- WORK INSTRUCTIONS
According to the forum thread below on the C# sample grammar, what is the main reason the C# grammar was left incomplete? Answer in one to three sentences.

- TEXT SEGMENT
+++++

This project has moved and is read-only. For the latest updates, please go here.

C# sample grammar

Oct 28, 2008 at 11:01 PM
Just had a quick look at it, seems quite fully featured. I realize that its only a sample, but it looks like it could be used for some code analysis or transformation before passing the code on to the framework compiler.

I notice that the section on arrays is not there (the parser stopped on an array declaration). Is there any technical reason for this, or is it just waiting to be finished?
Oct 29, 2008 at 12:03 AM
Edited Oct 29, 2008 at 12:05 AM
Unfortunately, this grammar is really half-baked, to use just as a sample. I didn't spend much time bringing it to full language support. The problem with arrays - most likely is a bug, there are some array type definitions there.
The reasons I left it as it is now:
1. It is a sample.
2. The grammar(s) provided in language specs (c# and other language standards) are aimed at explaining the syntax to humans, not parsing it with specific parsing method like LALR. The grammar therefore has to be tweaked substantially for use in parser impelementation. The amount of tweaking depends on parsing method (LR, LALR, LL, etc), some claim to be easier, but all methods require this. So I decided not to tweak it too much, and stay close to original
3. Even with adjusted grammar, there still may be ambiguities for parser which should be resolved by out-of-grammar rules (like shift preference, or extented lookaheads in source). c# is no exception, and it has several cases when extra lookahead scan is necessary. I decided not to overcomplicate the sample with all these things, so I just "adjusted" parts of the grammar to remove conflicts. The array declaration might be one of the victims.

But the main reason for leaving c# grammar in this incomplete state is that I'm planning to implement some advanced/extended parsing algorithm (LRE). I expect it to handle much better such complex grammars as c# than LALR currently used in Irony, so current LALR conflicts would not appear at all. So I simply decided to wait for this to happen - don't even ask me when....
For now, if you have particular use in mind, you're free to fix it - I will help if I can
Thank you
Oct 29, 2008 at 12:37 AM
Edited Oct 29, 2008 at 12:39 AM
Yea I’ve wrestled with grammar ambiguities in the past, just comes with the territory. Thankfully I don’t really need a semantically correct parser, i.e., it doesn’t have to restrict illegal constructs, I'm just looking for something that will read in a source file. The code can be semantically verified by the framework C# compiler. I use Script# quite a bit, and until its updated to support generics and other C# 2/3 syntax, I would like to ‘pre-process’ files and strip all that out before handing it off to the Script# compiler.

The thing is, for even the most basic transformation, you need a complete C# parser, and that’s a big chunk of off-topic work. I’ve been looking around at the various parser generator technologies, and this is the first one that’s ‘clicked’ with me, something clean that I can work with.

Appreciate the offer for help, I’m sure I’ll take you up on it. I think in the meantime I’ll work on another project I have in mind, to pre-process CSS, should be a lot easier to write a parser for that :)
Oct 29, 2008 at 7:43 AM
Good luck, and let me know how it goes

+++++

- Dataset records
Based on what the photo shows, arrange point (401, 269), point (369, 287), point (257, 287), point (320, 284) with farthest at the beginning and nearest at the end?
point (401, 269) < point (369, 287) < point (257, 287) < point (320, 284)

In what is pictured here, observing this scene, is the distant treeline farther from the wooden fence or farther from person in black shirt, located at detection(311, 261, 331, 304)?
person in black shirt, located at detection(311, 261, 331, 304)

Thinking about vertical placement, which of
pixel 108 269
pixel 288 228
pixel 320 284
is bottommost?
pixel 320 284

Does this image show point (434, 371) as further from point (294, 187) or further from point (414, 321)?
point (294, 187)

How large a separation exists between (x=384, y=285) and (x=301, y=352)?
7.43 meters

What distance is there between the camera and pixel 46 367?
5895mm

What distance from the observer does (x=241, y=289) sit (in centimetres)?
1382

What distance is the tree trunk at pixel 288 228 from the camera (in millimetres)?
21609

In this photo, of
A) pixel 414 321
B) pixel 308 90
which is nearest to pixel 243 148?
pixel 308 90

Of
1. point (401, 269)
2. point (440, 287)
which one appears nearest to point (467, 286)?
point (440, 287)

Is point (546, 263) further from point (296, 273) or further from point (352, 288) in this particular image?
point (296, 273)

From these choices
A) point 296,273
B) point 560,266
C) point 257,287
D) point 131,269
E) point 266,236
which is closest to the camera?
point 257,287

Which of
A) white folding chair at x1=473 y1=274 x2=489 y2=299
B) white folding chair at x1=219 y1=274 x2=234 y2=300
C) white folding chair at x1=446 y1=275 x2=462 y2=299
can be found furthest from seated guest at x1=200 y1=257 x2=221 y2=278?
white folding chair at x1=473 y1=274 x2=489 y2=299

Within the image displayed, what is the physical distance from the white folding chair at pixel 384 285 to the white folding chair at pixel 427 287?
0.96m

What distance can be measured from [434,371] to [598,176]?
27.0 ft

+++++

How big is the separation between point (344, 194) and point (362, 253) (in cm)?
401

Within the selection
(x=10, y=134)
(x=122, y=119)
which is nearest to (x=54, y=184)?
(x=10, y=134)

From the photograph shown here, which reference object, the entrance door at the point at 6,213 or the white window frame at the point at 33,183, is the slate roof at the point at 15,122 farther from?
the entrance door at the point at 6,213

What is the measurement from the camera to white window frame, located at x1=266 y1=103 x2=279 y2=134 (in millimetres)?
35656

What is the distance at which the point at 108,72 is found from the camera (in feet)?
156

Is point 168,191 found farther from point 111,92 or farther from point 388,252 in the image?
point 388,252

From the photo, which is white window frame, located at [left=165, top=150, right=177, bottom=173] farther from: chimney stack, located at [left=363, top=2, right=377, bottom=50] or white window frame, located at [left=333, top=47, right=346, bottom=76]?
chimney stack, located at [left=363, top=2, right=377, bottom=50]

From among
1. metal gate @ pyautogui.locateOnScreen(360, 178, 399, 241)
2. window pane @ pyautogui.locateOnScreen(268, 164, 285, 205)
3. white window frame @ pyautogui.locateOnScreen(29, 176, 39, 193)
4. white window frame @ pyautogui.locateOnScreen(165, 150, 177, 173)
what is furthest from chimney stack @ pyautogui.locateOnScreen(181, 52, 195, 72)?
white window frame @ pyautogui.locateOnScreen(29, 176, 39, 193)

+++++

- RIGHT ANSWER
The main reason is a plan to implement an advanced, extended parsing algorithm (LRE), which is expected to handle complex grammars such as C# much better than the LALR method currently used in Irony. Because the current LALR conflicts would then not appear at all, the decision was made to wait for that algorithm rather than finish the grammar now.